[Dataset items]
================

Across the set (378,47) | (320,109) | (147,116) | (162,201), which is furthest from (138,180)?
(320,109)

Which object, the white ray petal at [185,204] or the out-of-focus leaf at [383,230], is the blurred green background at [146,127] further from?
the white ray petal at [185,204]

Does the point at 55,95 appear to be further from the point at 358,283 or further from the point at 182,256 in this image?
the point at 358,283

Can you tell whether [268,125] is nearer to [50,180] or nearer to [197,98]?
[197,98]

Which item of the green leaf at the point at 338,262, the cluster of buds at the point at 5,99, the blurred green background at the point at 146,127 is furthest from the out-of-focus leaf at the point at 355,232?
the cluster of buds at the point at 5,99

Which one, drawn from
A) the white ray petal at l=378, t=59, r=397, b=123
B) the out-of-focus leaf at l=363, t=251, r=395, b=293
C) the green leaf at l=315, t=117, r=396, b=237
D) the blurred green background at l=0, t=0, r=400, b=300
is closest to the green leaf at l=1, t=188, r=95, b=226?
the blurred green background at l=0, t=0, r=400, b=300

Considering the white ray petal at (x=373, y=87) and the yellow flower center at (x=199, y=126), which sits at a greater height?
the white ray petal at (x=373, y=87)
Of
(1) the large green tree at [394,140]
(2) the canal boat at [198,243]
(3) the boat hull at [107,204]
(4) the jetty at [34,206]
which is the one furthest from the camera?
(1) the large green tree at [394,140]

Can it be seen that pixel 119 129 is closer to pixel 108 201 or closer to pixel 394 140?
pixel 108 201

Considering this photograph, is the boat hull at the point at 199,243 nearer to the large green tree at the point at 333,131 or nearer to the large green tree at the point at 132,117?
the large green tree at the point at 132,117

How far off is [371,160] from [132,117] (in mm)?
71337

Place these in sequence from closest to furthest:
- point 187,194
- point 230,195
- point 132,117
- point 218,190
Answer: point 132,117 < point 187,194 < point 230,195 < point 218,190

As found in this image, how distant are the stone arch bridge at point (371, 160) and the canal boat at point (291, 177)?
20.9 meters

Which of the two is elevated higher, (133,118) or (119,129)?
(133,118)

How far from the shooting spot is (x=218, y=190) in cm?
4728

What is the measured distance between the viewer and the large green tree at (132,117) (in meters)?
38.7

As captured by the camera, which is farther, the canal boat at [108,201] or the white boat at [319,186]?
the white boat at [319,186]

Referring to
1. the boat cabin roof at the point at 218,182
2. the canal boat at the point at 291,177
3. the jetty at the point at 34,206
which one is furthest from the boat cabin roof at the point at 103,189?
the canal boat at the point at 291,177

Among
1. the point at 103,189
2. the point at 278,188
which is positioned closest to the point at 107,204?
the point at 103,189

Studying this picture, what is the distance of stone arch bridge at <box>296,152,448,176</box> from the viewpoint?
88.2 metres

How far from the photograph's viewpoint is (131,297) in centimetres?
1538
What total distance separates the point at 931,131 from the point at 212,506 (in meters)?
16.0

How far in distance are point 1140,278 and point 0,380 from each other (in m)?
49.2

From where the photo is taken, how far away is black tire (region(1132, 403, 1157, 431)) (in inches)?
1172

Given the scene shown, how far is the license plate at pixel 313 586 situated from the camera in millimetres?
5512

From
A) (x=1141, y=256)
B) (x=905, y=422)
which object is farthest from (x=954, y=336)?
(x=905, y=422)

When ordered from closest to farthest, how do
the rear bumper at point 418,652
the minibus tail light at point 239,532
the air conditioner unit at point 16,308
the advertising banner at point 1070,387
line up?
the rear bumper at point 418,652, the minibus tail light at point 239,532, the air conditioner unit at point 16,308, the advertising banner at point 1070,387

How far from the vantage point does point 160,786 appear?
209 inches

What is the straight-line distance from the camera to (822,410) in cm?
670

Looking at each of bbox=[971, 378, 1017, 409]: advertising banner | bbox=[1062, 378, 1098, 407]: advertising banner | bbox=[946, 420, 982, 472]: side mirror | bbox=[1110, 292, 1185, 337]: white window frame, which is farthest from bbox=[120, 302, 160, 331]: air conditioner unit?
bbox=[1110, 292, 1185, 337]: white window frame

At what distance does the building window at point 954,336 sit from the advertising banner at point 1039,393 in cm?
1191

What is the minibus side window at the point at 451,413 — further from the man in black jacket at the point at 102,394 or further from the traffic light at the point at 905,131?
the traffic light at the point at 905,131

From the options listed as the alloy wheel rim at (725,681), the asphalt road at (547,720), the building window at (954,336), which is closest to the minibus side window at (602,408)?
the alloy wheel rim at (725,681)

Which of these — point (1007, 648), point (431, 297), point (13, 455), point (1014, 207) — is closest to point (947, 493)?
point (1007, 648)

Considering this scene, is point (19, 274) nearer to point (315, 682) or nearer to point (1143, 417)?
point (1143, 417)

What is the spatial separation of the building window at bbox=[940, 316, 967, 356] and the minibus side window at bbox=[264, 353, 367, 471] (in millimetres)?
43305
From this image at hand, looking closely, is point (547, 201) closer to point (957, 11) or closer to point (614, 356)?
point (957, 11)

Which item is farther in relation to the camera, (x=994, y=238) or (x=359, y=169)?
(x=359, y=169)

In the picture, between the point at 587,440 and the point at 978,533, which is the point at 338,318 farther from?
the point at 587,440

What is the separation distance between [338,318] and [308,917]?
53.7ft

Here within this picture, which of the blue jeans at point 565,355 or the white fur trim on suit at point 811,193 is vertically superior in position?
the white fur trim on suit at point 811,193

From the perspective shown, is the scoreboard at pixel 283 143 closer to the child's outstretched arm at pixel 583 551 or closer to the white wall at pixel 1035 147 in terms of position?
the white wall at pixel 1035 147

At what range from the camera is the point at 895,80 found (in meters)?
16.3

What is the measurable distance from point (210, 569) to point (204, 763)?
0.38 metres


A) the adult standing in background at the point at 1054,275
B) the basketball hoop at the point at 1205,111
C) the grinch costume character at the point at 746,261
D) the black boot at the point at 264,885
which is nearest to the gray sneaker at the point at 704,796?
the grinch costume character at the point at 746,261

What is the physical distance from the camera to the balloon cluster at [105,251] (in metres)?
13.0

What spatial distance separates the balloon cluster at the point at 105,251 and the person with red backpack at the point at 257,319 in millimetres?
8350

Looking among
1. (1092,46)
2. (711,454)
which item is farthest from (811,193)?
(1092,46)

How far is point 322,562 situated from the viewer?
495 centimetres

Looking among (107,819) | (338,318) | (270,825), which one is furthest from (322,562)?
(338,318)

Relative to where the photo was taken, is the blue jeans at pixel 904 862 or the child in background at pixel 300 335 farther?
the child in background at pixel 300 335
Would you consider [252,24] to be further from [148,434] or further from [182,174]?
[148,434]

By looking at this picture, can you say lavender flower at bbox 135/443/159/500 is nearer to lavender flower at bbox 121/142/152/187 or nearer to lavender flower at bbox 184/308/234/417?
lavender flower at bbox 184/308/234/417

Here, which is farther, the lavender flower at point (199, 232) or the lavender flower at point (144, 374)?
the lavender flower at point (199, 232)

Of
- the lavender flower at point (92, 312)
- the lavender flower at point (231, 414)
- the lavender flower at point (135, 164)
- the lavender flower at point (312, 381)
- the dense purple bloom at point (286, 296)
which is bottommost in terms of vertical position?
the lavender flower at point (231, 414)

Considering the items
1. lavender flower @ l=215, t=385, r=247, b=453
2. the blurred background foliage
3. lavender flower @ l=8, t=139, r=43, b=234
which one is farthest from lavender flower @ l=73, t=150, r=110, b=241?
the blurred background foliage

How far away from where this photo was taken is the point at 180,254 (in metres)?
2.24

================

SET EXERCISE: From the line containing "Here, which is" down to the final line of the data, write out every line exactly; both the first and last of these belong in your answer, and nothing else does.

RESULT FOR THIS EXERCISE:
Here, which is farther, the lavender flower at point (199, 232) or the lavender flower at point (144, 374)?
the lavender flower at point (199, 232)

Of
- the lavender flower at point (92, 312)
- the lavender flower at point (231, 414)
- the lavender flower at point (135, 164)
- the lavender flower at point (312, 381)
- the dense purple bloom at point (286, 296)
which is bottommost in terms of vertical position?
the lavender flower at point (231, 414)

Considering the items
1. lavender flower @ l=215, t=385, r=247, b=453
2. the blurred background foliage
3. lavender flower @ l=8, t=139, r=43, b=234
which one is farthest from lavender flower @ l=73, t=150, r=110, b=241?
the blurred background foliage

How far away from where this photo was taken is the point at 180,254 (in metres)?
2.24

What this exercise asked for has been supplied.